«C’est une bonne nouvelle pour les qubits à atomes neutres », se réjouit Georges-Olivier Reymond, président et cofondateur de Pasqal, la deeptech française qui travaille à la conception d’un ordinateur quantique basé sur cette technologie. La bonne nouvelle en question, c’est le temps d’interaction record - 6,5 nanosecondes - entre deux qubits à atomes neutres, mesuré par des chercheurs de l’Institut des sciences moléculaires à Okazaki, au Japon.
D’après ces travaux scientifiques publiés dans Nature Photonics, le 8 août 2022, la rapidité des opérations de calcul exécutées au travers d’une telle porte quantique (l’équivalent d’une porte logique dans un processeur) gagne deux ordres de grandeurs par rapport à d’autres expériences équivalentes.
Pour façonner ses qubits, l’équipe d’Okazaki a mis en œuvre, de façon conventionnelle, des atomes dits « de Rydberg ». En l’occurrence, ce sont deux atomes de rubidium refroidis par laser et piégés par des pinces optiques, excités au point que leur électron de valence orbite très loin du noyau. L’état 0 ou 1 d'un qubit correspond à deux niveaux d’énergie distincts de l'atome.
« La technique de refroidissement par laser employée ici est très poussée, indique Georges-Olivier Reymond. Elle permet de localiser de manière plus précise les atomes et de les rapprocher pour accroître la rapidité de leurs interactions. Une méthode qui repousse les frontières de la physique. »
En pratique, les chercheurs ont réussi à obtenir une distance interatomique minimale de 1,5 micromètre, avec une précision de 30 nanomètres, et une température d’un cent-millième de degré au-dessus du zéro absolu, pour minimiser les fluctuations thermiques. La paire d’atomes a été excitée simultanément par des impulsions laser de 10 picosecondes. Au final, l’intrication quantique – le phénomène au fondement de tout calcul quantique, avec la superposition d'état – est apparue au bout de 6,5 nanosecondes.
Plus vite que la décohérence
Ce résultat mettra peut-être fin à la réputation de relative lenteur des portes quantiques à atomes neutres – de l’ordre de la milliseconde -, comparaison faite avec les technologies concurrentes des qubits à ions piégés, silicium ou supraconducteurs, où la microseconde voire la nanoseconde sont de rigueur.

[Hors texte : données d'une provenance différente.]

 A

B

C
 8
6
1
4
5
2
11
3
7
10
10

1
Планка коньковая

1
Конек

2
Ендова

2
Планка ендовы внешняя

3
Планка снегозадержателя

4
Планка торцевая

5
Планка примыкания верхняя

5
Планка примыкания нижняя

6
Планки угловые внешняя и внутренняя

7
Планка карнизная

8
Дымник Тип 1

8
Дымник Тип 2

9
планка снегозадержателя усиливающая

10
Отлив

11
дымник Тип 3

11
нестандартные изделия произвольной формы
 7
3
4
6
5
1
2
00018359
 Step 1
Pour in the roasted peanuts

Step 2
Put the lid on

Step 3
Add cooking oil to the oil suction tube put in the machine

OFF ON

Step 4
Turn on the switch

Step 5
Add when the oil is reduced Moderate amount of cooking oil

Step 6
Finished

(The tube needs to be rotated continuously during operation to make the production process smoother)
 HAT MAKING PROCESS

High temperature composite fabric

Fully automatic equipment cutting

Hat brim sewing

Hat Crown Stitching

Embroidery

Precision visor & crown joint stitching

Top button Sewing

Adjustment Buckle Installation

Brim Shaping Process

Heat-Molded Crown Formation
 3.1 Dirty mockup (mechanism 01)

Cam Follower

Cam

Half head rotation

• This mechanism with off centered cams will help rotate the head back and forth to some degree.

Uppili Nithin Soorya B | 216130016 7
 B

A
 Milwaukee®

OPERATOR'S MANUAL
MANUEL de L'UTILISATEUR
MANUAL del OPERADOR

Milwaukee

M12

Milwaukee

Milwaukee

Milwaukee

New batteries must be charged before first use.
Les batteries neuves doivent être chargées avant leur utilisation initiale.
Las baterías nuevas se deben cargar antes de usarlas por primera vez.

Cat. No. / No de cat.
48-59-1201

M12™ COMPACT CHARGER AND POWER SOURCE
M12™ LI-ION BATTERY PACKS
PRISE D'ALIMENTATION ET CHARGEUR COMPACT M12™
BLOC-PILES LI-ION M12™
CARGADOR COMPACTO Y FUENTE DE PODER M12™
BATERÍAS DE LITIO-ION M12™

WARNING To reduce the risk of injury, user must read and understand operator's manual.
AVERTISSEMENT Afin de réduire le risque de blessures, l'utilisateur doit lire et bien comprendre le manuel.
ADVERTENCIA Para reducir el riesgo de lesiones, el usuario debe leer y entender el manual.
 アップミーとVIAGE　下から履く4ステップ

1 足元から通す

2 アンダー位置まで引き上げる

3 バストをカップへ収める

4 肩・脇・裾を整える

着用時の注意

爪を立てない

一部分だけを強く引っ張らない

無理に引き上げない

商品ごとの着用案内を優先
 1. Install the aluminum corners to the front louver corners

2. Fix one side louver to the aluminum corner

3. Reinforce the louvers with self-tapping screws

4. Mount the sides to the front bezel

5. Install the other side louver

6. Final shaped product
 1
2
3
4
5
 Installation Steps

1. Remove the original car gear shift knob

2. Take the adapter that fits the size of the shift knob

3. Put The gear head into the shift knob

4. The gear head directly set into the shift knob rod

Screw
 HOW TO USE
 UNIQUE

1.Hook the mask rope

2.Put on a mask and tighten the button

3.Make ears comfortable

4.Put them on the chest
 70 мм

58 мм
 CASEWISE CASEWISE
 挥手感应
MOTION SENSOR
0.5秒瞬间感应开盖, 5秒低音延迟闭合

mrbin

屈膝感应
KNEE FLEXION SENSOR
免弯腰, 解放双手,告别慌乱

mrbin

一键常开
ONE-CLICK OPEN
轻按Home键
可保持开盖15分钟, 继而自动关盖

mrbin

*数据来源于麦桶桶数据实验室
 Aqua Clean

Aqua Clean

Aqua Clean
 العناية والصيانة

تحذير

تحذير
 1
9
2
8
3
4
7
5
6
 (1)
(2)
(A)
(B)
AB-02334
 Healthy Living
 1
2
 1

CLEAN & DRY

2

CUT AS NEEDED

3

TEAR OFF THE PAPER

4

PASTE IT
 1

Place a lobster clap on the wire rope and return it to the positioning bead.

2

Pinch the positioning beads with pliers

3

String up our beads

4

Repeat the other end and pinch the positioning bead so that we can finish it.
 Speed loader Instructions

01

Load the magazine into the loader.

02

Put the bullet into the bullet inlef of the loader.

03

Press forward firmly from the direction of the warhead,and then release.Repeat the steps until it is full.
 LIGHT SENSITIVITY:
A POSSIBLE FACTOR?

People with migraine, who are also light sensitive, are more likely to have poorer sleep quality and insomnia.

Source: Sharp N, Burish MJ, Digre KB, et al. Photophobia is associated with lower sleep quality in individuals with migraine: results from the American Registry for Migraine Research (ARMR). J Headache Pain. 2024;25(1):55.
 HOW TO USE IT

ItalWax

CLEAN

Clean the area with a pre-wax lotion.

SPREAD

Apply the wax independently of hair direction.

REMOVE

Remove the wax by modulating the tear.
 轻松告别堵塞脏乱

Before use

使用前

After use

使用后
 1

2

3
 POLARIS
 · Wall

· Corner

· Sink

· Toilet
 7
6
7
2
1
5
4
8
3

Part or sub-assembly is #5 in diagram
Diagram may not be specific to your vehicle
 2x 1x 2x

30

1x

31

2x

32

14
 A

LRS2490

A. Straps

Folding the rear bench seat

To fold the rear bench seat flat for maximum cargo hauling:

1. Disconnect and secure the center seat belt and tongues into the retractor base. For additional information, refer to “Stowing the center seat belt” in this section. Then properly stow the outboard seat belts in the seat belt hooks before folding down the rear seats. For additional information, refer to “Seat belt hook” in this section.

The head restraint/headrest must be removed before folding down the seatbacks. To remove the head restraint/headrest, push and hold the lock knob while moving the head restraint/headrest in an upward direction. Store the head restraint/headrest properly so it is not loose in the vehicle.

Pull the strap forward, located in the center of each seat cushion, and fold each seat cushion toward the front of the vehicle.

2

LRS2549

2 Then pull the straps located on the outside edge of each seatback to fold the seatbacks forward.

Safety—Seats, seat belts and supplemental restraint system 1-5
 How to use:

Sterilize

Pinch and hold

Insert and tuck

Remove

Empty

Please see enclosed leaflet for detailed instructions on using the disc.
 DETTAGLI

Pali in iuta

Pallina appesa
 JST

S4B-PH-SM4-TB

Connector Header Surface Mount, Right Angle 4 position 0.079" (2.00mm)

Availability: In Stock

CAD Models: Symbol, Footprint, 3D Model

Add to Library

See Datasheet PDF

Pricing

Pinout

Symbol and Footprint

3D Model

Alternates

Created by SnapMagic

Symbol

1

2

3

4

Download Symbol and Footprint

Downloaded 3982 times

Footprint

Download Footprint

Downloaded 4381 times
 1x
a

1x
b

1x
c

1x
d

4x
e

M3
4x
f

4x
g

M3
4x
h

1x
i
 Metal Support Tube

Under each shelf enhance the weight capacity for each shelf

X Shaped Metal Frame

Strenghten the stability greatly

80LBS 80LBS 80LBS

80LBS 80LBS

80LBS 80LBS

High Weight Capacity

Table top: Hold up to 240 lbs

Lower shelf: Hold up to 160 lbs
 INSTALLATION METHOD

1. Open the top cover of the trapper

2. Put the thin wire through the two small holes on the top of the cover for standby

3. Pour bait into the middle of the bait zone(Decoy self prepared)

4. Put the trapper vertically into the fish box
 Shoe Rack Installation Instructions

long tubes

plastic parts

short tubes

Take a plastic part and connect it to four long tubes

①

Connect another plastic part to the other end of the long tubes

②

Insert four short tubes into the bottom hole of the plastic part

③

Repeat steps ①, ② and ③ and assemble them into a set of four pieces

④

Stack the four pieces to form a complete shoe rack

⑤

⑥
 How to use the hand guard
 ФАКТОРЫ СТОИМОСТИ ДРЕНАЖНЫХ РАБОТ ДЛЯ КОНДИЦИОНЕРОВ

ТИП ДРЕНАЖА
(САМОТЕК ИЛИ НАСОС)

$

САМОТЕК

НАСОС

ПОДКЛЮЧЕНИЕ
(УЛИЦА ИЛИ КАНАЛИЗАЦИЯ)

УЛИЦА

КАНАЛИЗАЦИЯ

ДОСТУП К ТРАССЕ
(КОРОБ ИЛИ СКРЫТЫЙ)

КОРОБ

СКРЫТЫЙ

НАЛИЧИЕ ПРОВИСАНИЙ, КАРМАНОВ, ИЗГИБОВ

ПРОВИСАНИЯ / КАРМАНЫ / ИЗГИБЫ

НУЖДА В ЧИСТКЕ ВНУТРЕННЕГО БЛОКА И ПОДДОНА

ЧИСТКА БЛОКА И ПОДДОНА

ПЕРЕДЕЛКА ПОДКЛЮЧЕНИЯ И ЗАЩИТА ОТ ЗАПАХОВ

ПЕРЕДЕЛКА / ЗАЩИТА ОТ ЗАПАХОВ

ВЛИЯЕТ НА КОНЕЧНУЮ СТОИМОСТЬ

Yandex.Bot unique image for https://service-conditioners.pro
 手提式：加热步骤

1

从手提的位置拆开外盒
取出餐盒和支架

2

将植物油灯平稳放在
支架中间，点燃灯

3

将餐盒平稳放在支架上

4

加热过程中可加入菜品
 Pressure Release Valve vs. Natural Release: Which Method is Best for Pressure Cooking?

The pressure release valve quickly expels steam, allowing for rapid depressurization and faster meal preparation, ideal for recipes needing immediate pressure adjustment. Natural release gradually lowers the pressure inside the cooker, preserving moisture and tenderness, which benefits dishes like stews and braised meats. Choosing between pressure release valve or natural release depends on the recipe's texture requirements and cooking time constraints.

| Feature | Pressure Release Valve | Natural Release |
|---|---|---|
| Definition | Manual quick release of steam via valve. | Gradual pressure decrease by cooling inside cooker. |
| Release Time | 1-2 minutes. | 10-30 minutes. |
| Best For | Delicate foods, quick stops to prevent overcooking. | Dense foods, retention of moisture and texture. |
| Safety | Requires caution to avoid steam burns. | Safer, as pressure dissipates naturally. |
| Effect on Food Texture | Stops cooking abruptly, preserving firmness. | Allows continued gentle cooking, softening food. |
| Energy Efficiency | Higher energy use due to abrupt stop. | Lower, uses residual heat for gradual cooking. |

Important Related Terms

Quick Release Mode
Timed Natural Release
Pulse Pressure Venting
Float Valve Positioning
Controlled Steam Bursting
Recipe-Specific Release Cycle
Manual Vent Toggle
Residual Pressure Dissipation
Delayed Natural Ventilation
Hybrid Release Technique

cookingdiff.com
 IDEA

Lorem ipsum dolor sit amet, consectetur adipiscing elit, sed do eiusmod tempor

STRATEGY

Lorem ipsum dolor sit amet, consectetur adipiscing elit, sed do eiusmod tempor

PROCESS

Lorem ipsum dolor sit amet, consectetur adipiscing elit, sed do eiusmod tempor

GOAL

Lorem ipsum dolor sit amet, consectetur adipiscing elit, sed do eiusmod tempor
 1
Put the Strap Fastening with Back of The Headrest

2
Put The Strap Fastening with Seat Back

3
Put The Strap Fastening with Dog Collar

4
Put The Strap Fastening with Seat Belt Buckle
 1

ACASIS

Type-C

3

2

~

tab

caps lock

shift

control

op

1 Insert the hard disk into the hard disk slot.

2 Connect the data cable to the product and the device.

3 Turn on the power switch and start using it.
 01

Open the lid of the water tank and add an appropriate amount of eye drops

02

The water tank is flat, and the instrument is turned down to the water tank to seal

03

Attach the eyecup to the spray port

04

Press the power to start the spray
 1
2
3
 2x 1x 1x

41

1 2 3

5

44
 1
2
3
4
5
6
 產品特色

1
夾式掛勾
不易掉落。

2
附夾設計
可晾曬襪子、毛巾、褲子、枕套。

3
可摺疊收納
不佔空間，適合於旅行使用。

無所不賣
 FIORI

Cette perception est de toute façon trompeuse, car deux échelles de temps sont à prendre en considération, précise Georges-Olivier Reymond : « D’une part, la durée des interactions des atomes de Rydberg, sur laquelle se concentre cette publication scientifique. Chez Pasqal, nous avons déjà atteint la centaine de nanosecondes. D’autre part, le taux de répétition de ces opérations, qui tient notamment compte de la préparation des qubits et qui peut s’élever à plusieurs millisecondes. Mais ce dernier point n’est pas bloquant, car il s'agit de pure ingénierie. »
Cette publication démontre un autre bénéfice important. « Non seulement le calcul est plus rapide, mais il est surtout plus rapide que les perturbations entraînant la décohérence des qubits (qui annihile leurs propriétés quantiques, ndlr), explique Georges-Olivier Raymond. Les erreurs ont moins d’opportunités d’apparaître et la fidélité du calcul s’améliore. Ce degré de contrôle de la position des atomes est inspirant et confirme le potentiel des atomes neutres. »
D’après le président de Pasqal, la mise à l’échelle de ces deux qubits vers plusieurs dizaines ou centaines de qubits s’effectuera « naturellement ». Il est vrai qu'une telle entreprise n'effraie pas la deeptech, qui a annoncé, le 18 août dans Physical Review, la mise au point d’un ensemble de plus de 300 atomes de Rydberg, placés dans un environnement cryogénique à 4 Kelvin.